#### SELECTED EXTRACT:
-- BEGIN --

CommuniquéCommuniqué


September 2009 — Volume 3, Issue 5

Quality on the rise for scientific report writing

Many science and engineering students struggle to understand the unique and specific requirements for report writing in their discipline.

Enter WRISE, a student-centred website created by the University of Sydney and the University of New South Wales as part of an ALTC-funded project. The site went live on the first day of first semester this year and is already being used by people as far afield as South America, the US, UK, New Zealand, China and Taiwan.

Project manager Helen Drury from the University of Sydney’s Learning Centre says, 10 years ago the centre found that science and engineering students were unable to attend learning support courses due to their long laboratory times. To address this individual programs within discipline areas have been created that integrate with coursework.

A decade on, WRISE, which stands for ‘write reports in science and engineering’, is an online approach to providing more in-depth support for scientific writing. It is the result of a collaboration between a wide range of specialists in language and academic skills, subject specialists, elearning developers and students.

Ms Drury says the strength of the relationship developed between the Learning Centre and discipline lecturers over the last 10 years, made WRISE possible.

The site brings together learning resources for both language and content organised into nine discipline modules. It uses interactive explanations, example reports and exercises based on authentic student writing to provide help for report writing and understanding content.

Student volunteers also provided crucial input into the design of the site.

-- END --

#### PROVIDED DATA:
-- BEGIN --

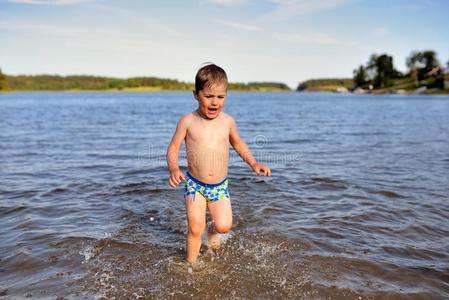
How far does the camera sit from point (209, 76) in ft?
14.9

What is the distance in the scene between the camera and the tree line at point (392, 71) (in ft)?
424

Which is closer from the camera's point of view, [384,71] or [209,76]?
[209,76]

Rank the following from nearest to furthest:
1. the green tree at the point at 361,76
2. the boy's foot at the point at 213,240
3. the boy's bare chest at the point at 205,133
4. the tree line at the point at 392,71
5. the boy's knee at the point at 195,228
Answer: the boy's knee at the point at 195,228
the boy's bare chest at the point at 205,133
the boy's foot at the point at 213,240
the tree line at the point at 392,71
the green tree at the point at 361,76

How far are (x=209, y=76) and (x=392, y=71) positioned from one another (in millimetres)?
152641

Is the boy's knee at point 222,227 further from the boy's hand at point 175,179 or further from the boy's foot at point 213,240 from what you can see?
the boy's hand at point 175,179

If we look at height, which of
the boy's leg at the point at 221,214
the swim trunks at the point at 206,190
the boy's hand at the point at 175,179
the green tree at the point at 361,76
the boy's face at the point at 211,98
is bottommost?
the boy's leg at the point at 221,214

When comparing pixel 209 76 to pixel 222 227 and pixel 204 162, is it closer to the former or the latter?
pixel 204 162

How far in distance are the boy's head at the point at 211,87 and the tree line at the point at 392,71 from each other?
392ft

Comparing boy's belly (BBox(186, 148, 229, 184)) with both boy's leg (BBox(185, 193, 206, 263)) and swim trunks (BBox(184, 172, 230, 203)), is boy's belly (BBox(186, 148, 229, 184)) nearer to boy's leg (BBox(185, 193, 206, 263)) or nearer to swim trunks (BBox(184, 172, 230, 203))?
swim trunks (BBox(184, 172, 230, 203))

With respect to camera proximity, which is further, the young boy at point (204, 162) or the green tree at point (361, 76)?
the green tree at point (361, 76)

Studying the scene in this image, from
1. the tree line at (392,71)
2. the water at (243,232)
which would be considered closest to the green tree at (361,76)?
the tree line at (392,71)

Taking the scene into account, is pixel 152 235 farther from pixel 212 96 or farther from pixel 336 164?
pixel 336 164

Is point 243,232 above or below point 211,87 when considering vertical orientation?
below

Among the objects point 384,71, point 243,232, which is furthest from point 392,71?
point 243,232
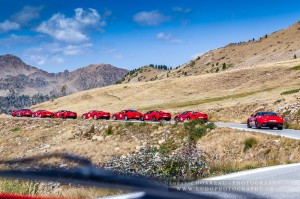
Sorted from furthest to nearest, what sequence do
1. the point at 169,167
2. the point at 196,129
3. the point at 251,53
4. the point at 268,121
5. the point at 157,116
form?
1. the point at 251,53
2. the point at 157,116
3. the point at 268,121
4. the point at 196,129
5. the point at 169,167

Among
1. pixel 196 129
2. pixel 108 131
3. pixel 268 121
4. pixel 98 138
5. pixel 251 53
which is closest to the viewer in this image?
pixel 196 129

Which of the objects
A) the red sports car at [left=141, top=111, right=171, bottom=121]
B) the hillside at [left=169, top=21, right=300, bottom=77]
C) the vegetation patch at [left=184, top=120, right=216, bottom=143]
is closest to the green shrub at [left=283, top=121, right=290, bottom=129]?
the vegetation patch at [left=184, top=120, right=216, bottom=143]

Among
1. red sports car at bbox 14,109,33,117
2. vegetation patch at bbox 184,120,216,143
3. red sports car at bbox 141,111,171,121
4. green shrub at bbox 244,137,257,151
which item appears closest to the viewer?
green shrub at bbox 244,137,257,151

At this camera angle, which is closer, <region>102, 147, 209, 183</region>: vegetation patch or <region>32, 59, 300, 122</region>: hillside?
<region>102, 147, 209, 183</region>: vegetation patch

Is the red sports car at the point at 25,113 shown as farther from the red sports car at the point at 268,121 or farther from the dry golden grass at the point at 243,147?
the dry golden grass at the point at 243,147

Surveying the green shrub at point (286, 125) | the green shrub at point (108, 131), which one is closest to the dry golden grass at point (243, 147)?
the green shrub at point (286, 125)

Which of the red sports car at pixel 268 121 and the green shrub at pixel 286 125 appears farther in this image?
the green shrub at pixel 286 125

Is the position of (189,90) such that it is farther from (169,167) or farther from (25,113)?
(169,167)

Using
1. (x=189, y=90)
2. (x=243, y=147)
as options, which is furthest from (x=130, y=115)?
(x=189, y=90)

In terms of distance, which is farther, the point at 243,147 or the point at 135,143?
the point at 135,143

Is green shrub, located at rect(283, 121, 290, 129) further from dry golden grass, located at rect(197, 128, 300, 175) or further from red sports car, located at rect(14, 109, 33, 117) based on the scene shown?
red sports car, located at rect(14, 109, 33, 117)

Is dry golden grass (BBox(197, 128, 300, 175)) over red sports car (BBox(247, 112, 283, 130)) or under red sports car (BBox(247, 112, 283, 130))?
under

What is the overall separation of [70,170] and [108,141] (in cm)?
3656

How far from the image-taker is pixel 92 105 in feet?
341
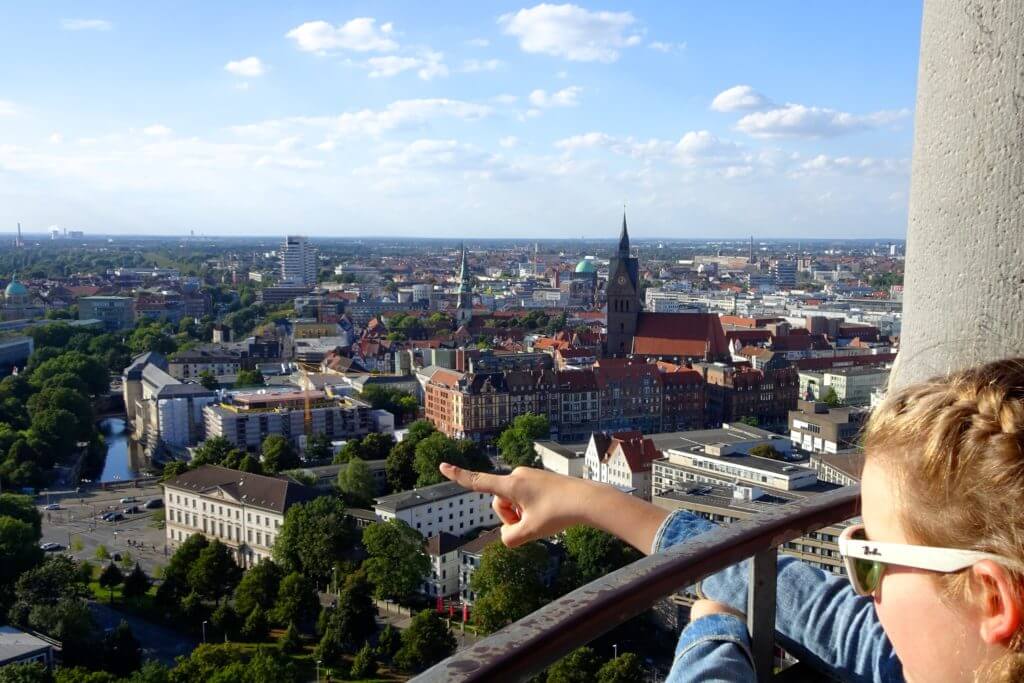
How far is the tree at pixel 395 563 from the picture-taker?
39.2 feet

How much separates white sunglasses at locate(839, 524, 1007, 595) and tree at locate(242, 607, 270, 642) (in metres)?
11.4

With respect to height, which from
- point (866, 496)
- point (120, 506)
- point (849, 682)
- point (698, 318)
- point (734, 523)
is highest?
point (866, 496)

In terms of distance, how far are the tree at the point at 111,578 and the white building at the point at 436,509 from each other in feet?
11.6

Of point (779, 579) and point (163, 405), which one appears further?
point (163, 405)

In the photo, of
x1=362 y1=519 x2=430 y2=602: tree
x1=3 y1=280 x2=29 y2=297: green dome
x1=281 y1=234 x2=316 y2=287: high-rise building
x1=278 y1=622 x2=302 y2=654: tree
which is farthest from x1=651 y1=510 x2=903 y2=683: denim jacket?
x1=281 y1=234 x2=316 y2=287: high-rise building

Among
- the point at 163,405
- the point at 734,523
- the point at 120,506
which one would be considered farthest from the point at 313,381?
the point at 734,523

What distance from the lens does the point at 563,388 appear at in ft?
75.4

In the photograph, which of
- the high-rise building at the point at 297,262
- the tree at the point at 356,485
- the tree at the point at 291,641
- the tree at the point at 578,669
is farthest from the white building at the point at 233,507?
the high-rise building at the point at 297,262

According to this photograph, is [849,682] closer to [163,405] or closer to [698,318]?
[163,405]

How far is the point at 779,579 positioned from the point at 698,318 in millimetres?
27826

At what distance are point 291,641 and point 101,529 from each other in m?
6.74

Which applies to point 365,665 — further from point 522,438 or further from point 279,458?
point 522,438

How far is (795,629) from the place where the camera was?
3.22 ft

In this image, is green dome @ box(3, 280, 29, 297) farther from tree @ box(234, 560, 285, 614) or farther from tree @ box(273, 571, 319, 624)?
tree @ box(273, 571, 319, 624)
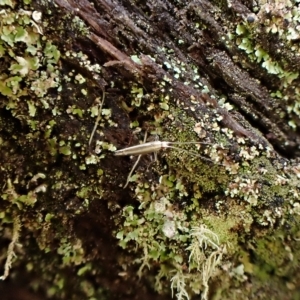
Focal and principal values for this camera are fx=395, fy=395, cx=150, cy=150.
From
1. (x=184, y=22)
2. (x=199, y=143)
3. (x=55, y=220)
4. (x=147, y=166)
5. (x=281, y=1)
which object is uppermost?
(x=281, y=1)

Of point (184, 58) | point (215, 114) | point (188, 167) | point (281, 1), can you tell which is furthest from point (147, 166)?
point (281, 1)

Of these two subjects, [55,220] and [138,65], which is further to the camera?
[55,220]

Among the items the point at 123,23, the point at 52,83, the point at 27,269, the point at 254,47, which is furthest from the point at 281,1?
the point at 27,269

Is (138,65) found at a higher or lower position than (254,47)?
lower

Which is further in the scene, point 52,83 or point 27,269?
point 27,269

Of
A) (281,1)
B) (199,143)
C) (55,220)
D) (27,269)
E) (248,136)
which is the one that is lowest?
(27,269)

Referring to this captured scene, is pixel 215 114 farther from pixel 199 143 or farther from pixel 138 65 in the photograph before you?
pixel 138 65

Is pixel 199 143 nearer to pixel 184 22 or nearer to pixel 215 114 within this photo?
pixel 215 114
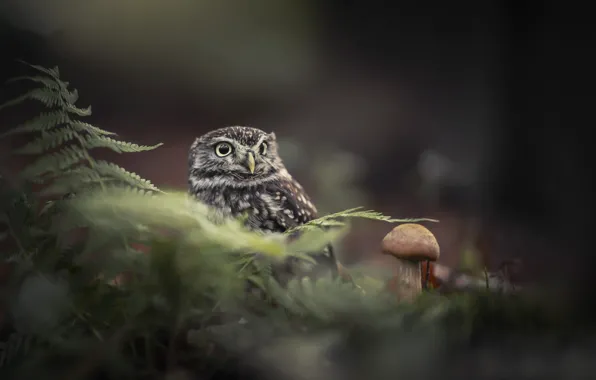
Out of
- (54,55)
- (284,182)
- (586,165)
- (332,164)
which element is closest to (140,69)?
(54,55)

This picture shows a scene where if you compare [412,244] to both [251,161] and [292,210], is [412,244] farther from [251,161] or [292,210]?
[251,161]

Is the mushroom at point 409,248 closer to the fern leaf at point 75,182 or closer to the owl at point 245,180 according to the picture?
the owl at point 245,180

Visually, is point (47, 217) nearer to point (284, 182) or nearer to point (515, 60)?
point (284, 182)

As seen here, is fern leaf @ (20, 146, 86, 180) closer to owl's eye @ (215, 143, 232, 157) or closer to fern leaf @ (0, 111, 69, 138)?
fern leaf @ (0, 111, 69, 138)

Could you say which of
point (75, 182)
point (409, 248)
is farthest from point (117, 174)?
point (409, 248)

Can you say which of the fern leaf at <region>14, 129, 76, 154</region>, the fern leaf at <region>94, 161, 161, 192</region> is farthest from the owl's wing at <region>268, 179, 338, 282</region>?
the fern leaf at <region>14, 129, 76, 154</region>
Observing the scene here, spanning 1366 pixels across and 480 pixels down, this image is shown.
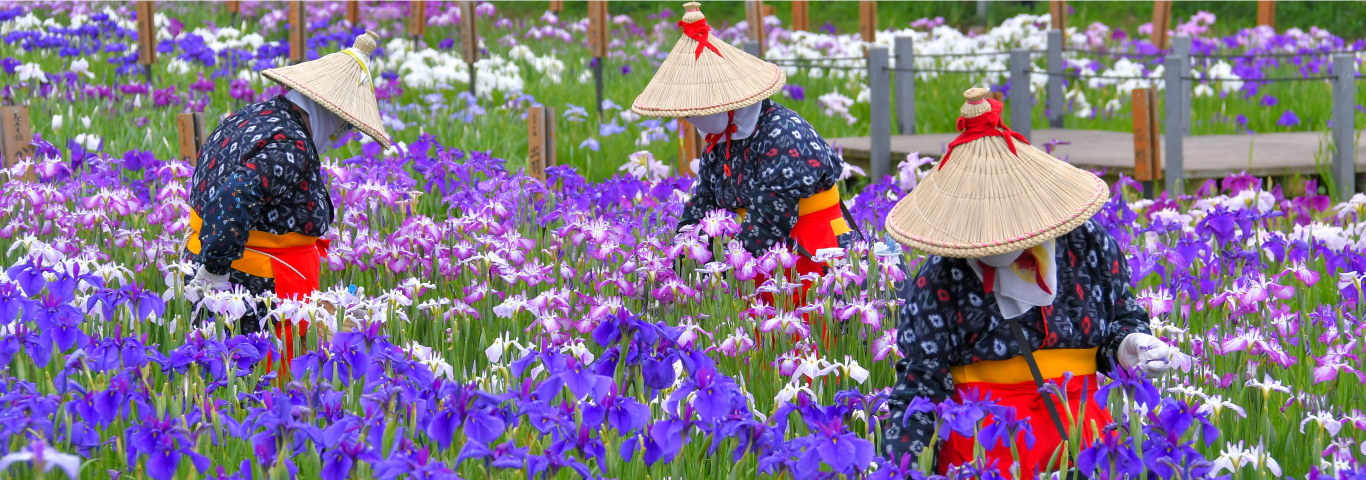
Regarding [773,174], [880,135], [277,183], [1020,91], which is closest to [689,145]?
[880,135]

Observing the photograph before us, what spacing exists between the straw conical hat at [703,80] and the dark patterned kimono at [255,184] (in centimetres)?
114

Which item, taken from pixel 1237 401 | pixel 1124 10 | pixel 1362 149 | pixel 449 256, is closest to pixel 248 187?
pixel 449 256

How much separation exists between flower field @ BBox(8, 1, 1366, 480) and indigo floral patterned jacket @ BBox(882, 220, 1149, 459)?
143mm

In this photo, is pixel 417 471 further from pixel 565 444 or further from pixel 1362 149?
pixel 1362 149

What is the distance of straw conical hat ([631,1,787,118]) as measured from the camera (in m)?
3.84

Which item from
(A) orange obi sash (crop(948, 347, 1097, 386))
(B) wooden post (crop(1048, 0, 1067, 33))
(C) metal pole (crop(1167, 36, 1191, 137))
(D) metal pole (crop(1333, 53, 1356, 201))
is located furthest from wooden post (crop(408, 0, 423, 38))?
(A) orange obi sash (crop(948, 347, 1097, 386))

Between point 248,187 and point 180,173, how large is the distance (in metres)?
1.99

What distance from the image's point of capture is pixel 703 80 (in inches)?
155

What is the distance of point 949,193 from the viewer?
2.42 meters

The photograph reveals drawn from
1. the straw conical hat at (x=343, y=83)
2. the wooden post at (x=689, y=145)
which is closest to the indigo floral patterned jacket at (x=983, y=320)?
the straw conical hat at (x=343, y=83)

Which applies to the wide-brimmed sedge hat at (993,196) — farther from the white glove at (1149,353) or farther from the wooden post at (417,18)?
the wooden post at (417,18)

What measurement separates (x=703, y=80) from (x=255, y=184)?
147cm

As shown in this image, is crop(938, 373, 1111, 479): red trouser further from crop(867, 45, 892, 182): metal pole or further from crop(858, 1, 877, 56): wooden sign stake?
crop(858, 1, 877, 56): wooden sign stake

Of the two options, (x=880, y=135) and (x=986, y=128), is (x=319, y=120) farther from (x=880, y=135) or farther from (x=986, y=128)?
(x=880, y=135)
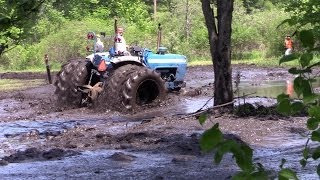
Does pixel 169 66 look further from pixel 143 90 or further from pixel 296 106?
pixel 296 106

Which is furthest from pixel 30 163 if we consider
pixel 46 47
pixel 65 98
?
pixel 46 47

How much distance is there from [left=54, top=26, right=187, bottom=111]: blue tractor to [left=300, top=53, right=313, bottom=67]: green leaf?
12.7 meters

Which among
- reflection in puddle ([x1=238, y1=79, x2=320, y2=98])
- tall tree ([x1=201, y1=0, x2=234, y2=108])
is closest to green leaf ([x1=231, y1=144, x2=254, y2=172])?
tall tree ([x1=201, y1=0, x2=234, y2=108])

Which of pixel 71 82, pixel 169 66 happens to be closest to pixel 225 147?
pixel 71 82

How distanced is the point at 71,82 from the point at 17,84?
36.6ft

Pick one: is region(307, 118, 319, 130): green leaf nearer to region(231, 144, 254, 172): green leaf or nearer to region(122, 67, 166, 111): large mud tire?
region(231, 144, 254, 172): green leaf

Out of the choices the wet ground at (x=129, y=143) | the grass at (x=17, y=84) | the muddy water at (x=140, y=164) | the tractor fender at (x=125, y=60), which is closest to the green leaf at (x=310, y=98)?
the wet ground at (x=129, y=143)

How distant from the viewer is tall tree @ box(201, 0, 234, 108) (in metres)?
12.6

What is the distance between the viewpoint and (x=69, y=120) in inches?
554

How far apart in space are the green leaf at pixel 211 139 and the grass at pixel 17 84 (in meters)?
22.8

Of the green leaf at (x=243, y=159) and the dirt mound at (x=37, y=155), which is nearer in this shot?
the green leaf at (x=243, y=159)

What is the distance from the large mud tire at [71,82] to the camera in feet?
51.6

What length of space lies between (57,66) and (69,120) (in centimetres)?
2403

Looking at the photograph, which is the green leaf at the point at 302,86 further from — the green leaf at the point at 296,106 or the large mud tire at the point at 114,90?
the large mud tire at the point at 114,90
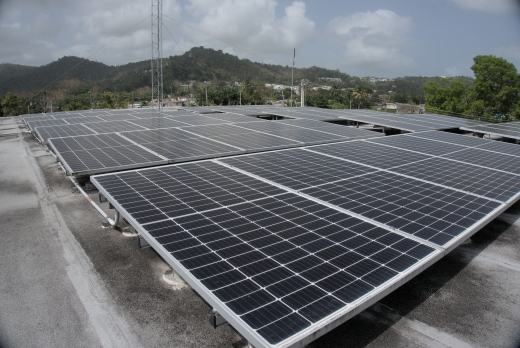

-- END --

#### THINGS TO DO:
**1.** Quote the passage of the WRISE article that begins with the words containing "September 2009 —" and ends with "integrate with coursework.".
**2.** List the places the WRISE article names as locations where people are already using the site.
**3.** In the WRISE article, how many discipline modules organize the site's learning resources?

#### TASK-BY-TASK ANSWERS:
**1.**
September 2009 — Volume 3, Issue 5

Quality on the rise for scientific report writing

Many science and engineering students struggle to understand the unique and specific requirements for report writing in their discipline.

Enter WRISE, a student-centred website created by the University of Sydney and the University of New South Wales as part of an ALTC-funded project. The site went live on the first day of first semester this year and is already being used by people as far afield as South America, the US, UK, New Zealand, China and Taiwan.

Project manager Helen Drury from the University of Sydney’s Learning Centre says, 10 years ago the centre found that science and engineering students were unable to attend learning support courses due to their long laboratory times. To address this individual programs within discipline areas have been created that integrate with coursework.

**2.** South America, the US, UK, New Zealand, China, Taiwan

**3.** Nine.